## [The tasks]
a – In the passage on Coca-Cola's brand, what guiding principle does Pio Schunker name?
b – Using the passage on Coca-Cola's brand, explain why Coca-Cola does not change what it stands for.

1. The brand is bigger than the individual
No one person supersedes the Coca-Cola brand. There have been multiple marketing directors, brand managers and country managers across the globe for the brand over the years. When each takes up the job, they do not fall into the trap of looking to stamp their authority by changing the brand, its communication or overall message and tonality. These are set in stone and have not changed for many a year.
2. Coca-Cola knows what it stands for
They don't change this because it resonates as a human truth and, as long as it continues to resonate, there is no reason to change. Pio Schunker, Head of Integrated Marketing Communications, highlights the guiding principle they abide by: "Coke brings Joy".
It's simple and clear, but is also defined a little further by always ensuring that any communication is always "filtered through the brand's core values of happiness, refreshment, optimism, fun, simple moments of pleasure, authenticity, coming together and uplift." These values are the pillars upon which the brand is built and they are not negotiable.
3. Clearly expressing these values through the consistent use of core brand assets built up over time
Coca-Cola is without a doubt the finest exponent of understanding what its core assets are and building these through all communication points. The red colour is consistent and is clearly linked to happiness and refreshment - it's not a randomly chosen colour. In 1931, the brand took a huge leap and popularised Santa Claus with the Coca-Cola red colour as a pure embodiment of fun, coming together and uplift. This is an incredibly bold move that worked, but it was very much a calculated decision, which would have been filtered through whether or not Santa Claus embodied the Coca-Cola brand values.

## [Provided material]

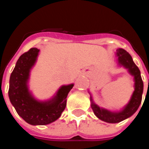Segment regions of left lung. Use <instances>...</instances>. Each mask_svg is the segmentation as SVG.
<instances>
[{
    "mask_svg": "<svg viewBox=\"0 0 149 149\" xmlns=\"http://www.w3.org/2000/svg\"><path fill=\"white\" fill-rule=\"evenodd\" d=\"M116 56L118 57V65L127 69L130 74L134 77V91L129 102L120 111L113 112L107 109L100 107L97 104L94 103L92 95L91 94V108L93 109L94 114L103 121L112 124L120 122L130 118L136 112L141 103L144 86L140 70L134 63L131 55L123 49H118L116 50Z\"/></svg>",
    "mask_w": 149,
    "mask_h": 149,
    "instance_id": "left-lung-1",
    "label": "left lung"
}]
</instances>
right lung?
Segmentation results:
<instances>
[{
  "label": "right lung",
  "instance_id": "obj_1",
  "mask_svg": "<svg viewBox=\"0 0 149 149\" xmlns=\"http://www.w3.org/2000/svg\"><path fill=\"white\" fill-rule=\"evenodd\" d=\"M39 49L32 48L17 59L9 81V99L17 114L31 125H45L56 120L66 106L68 93L74 84L63 85L48 100L34 97L29 88L30 72L38 58Z\"/></svg>",
  "mask_w": 149,
  "mask_h": 149
}]
</instances>
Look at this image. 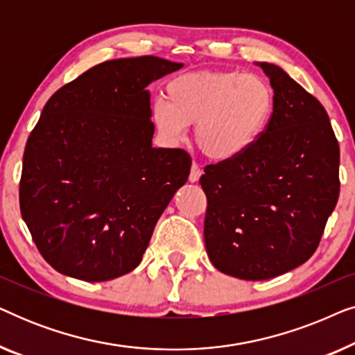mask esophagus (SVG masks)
<instances>
[{"mask_svg":"<svg viewBox=\"0 0 355 355\" xmlns=\"http://www.w3.org/2000/svg\"><path fill=\"white\" fill-rule=\"evenodd\" d=\"M202 176V169L198 166L197 163H192V168H191V174H189V181L191 182H197L198 179Z\"/></svg>","mask_w":355,"mask_h":355,"instance_id":"esophagus-1","label":"esophagus"}]
</instances>
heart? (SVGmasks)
Listing matches in <instances>:
<instances>
[{"instance_id":"b5f03b06","label":"heart","mask_w":355,"mask_h":355,"mask_svg":"<svg viewBox=\"0 0 355 355\" xmlns=\"http://www.w3.org/2000/svg\"><path fill=\"white\" fill-rule=\"evenodd\" d=\"M166 100L152 103V121L169 144L193 140L215 162H231L254 147L270 123L275 94L257 74L239 71H196L174 77L164 87Z\"/></svg>"}]
</instances>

## [Task answers]
a – "Coke brings Joy."

b – What Coca-Cola stands for resonates as a human truth. As long as it continues to resonate, there is no reason to change it.